> _WHAT YOU WILL DO_
In the researcher bios, at which institution is Gregorio Iraola head of the Microbial Genomics Laboratory?

> _READING TEXT_

BEGIN

Daniela Costa completed an M.Sc. in microbiology in 2016 at the Instituto de Investigaciones Biológicas Clemente Estable of Uruguay, working on how iron storage regulation mechanisms influence the symbiosis of Sinorhizobium meliloti with its plant host. Currently, she is completing her Ph.D. at the Institut Pasteur de Montevideo and the Universidad de la República of Uruguay, applying comparative genomics to understand the evolution of emerging Campylobacter species and to identify genetic targets that guide the development of improved molecular diagnostic and typing tools. Her research interests include the study of microorganisms relevant for human and animal health, focused on the characterization of their virulence and antibiotic resistance mechanisms using multidisciplinary approaches that involve bacteriology, molecular biology, and genomics.

Gregorio Iraola completed a Ph.D. in biology focused on computational biology at the Institut Pasteur de Montevideo and the Universidad de la República (Uruguay), 2012–2016. Since an undergraduate, he has been working on emerging campylobacters, first contributing to develop molecular typing tools and describe novel species. Recently, he led an international effort to understand the host-associated evolution of Campylobacter fetus. He is currently the head of the Microbial Genomics Laboratory at the Institut Pasteur de Montevideo (Uruguay), an Adjunct International Professor at the Center of Integrative Biology in the Universidad Mayor (Chile), and an International Fellow at the Wellcome Sanger Institute (United Kingdom). His research focuses on the genomic evolution of emerging campylobacters and other zoonotic bacteria and how they interact with their hosts and the environment. Currently, he is using bacteriology, whole-genome sequencing, and metagenomics to understand the dynamics of emerging pathogens in the context of the one-health concept.

END

> _LISTED RECORDS_
BEGIN

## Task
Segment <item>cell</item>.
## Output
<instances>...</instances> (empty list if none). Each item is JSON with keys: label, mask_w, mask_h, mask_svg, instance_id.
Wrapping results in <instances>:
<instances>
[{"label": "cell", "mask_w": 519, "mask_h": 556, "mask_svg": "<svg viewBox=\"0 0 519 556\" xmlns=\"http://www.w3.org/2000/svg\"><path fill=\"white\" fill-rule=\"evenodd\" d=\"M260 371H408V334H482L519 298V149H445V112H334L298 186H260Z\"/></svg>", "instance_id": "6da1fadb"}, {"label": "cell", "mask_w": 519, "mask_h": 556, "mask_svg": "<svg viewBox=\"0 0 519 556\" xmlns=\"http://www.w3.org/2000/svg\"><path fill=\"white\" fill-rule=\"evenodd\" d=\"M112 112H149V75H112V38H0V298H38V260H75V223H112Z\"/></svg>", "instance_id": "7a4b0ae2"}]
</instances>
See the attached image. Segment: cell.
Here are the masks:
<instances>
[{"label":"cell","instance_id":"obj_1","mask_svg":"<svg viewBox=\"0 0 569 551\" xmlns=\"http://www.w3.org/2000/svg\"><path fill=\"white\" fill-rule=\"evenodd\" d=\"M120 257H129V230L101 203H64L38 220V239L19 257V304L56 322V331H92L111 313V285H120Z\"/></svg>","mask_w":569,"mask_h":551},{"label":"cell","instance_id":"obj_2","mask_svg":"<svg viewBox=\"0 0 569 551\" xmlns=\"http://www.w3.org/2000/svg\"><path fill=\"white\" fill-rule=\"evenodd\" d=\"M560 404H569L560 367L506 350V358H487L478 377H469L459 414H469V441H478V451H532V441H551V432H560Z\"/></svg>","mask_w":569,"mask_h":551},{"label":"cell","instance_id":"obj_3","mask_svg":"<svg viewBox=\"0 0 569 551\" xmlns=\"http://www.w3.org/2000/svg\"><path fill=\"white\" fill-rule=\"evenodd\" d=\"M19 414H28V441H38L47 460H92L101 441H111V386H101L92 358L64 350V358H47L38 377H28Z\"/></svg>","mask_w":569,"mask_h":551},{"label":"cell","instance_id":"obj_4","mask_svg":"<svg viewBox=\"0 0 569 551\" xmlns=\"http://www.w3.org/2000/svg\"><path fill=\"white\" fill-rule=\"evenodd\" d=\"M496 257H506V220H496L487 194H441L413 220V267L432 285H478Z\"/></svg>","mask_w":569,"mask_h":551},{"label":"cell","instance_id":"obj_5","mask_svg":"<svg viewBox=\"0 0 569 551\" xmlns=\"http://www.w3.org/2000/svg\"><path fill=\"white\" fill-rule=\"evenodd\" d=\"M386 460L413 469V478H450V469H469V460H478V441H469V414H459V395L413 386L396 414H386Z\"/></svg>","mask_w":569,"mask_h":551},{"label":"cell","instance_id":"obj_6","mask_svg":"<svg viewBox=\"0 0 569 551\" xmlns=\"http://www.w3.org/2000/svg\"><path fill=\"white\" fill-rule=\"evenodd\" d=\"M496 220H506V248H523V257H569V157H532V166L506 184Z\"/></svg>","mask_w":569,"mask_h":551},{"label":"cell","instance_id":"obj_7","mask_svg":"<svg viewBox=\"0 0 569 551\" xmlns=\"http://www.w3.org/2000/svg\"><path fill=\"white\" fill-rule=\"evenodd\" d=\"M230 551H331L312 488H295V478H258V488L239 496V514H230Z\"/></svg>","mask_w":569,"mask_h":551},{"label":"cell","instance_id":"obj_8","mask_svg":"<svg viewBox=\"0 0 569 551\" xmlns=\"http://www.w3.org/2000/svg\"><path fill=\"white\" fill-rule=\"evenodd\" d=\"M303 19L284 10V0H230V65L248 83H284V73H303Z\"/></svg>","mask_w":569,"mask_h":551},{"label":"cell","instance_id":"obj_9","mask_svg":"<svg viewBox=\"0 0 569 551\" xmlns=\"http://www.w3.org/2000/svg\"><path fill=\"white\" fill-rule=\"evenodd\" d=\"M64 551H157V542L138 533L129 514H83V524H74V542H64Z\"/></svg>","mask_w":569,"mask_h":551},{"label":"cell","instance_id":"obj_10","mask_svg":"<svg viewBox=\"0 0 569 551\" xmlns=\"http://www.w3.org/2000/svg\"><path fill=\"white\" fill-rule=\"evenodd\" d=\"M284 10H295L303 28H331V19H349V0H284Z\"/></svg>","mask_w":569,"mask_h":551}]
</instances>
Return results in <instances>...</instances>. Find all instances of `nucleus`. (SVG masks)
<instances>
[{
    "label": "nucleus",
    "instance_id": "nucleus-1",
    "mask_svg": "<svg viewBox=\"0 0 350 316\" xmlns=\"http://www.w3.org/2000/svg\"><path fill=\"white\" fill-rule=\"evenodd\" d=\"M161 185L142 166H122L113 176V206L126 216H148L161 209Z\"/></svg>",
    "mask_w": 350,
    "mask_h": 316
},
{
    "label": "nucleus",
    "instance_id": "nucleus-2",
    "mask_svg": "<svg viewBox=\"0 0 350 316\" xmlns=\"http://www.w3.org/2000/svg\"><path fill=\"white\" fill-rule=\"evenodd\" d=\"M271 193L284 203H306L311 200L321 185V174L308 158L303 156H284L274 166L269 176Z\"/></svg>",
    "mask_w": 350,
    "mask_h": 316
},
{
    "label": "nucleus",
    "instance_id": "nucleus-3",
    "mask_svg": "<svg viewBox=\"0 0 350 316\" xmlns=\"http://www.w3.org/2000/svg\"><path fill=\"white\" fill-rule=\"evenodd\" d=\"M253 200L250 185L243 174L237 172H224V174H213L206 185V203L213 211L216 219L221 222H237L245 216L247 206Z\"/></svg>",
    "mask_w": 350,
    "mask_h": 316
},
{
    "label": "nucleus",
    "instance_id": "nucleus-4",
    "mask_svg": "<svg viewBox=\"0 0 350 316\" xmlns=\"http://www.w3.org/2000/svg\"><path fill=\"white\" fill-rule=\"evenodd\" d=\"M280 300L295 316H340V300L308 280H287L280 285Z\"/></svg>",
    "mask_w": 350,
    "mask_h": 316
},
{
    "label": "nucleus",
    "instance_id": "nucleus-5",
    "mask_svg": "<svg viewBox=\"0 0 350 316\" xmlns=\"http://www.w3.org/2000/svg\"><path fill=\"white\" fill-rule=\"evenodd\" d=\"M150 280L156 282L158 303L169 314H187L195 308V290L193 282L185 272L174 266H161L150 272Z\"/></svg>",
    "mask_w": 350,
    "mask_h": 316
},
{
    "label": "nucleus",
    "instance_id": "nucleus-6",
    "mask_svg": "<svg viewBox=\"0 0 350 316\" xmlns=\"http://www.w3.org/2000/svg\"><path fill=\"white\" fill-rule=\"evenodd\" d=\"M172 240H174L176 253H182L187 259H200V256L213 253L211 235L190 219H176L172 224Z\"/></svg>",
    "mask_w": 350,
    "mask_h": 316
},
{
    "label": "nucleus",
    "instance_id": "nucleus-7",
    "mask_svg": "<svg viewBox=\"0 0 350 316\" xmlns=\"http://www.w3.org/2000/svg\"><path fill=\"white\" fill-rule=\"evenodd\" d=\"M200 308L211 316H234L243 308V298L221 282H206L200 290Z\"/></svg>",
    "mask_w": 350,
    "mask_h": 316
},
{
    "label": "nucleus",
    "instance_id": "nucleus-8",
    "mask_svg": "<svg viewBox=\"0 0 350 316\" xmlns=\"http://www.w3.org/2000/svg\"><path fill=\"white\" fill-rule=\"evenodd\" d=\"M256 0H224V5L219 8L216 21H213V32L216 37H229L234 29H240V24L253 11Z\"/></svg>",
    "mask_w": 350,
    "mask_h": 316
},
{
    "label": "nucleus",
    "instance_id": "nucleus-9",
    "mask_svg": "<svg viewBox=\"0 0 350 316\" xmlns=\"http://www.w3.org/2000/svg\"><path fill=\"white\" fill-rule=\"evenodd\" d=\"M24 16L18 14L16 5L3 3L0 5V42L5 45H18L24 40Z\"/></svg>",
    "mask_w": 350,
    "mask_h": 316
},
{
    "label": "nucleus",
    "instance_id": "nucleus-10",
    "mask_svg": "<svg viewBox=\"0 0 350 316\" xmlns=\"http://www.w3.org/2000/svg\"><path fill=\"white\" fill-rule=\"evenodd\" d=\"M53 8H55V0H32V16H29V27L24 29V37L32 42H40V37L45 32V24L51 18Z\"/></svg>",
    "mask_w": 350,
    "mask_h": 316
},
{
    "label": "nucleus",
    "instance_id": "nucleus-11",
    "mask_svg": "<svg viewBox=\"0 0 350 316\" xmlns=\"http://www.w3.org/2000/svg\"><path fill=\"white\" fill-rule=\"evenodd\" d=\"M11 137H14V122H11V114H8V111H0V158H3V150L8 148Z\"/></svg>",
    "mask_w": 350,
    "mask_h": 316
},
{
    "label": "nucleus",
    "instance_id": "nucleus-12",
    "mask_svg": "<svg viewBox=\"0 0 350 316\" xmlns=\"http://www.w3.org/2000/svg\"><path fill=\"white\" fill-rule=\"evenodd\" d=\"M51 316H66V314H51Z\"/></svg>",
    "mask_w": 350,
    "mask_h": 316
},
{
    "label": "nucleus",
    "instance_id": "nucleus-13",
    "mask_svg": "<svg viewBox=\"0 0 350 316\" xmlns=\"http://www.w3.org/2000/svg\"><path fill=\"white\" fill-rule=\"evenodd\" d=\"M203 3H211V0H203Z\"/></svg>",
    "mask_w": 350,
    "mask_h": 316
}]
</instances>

END

> _TASK OUTPUT_
The Institut Pasteur de Montevideo (Uruguay).